--- Start of RECORDED DATA ---
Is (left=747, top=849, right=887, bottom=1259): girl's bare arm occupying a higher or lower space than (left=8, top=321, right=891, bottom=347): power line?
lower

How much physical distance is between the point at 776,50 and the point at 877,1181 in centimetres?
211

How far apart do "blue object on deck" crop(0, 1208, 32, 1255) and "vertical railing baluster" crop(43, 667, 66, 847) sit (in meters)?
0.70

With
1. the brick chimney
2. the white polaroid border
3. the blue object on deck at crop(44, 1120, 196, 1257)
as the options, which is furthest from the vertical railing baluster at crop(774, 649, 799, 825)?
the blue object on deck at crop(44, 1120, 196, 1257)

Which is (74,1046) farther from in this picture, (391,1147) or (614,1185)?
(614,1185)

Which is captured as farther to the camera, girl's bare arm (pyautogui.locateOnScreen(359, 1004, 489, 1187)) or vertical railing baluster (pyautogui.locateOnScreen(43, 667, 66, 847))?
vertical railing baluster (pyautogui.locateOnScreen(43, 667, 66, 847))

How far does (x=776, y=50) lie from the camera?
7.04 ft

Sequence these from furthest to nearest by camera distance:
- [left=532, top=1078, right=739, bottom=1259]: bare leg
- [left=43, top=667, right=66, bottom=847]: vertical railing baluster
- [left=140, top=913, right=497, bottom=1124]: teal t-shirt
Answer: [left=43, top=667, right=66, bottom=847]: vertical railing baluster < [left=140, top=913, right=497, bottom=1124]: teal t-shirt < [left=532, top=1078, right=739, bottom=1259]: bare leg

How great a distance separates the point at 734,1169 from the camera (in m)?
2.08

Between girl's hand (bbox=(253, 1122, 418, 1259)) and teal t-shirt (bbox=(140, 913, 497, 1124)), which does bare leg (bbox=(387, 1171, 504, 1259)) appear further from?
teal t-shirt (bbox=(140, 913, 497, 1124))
--- End of RECORDED DATA ---
#### EXERCISE DIRECTIONS
Rescale the lines starting with the line that contains "Between girl's hand" and going on through the end of the rows. Write each of those lines out again, leaving everything outside the answers unchanged, and multiply every bounding-box coordinate in the answers by 2.6, rounding to whole numbers with halves rounded up.

#### TASK OUTPUT
Between girl's hand (bbox=(253, 1122, 418, 1259)) and teal t-shirt (bbox=(140, 913, 497, 1124)), which does bare leg (bbox=(387, 1171, 504, 1259)) appear further from?
teal t-shirt (bbox=(364, 2374, 1292, 2922))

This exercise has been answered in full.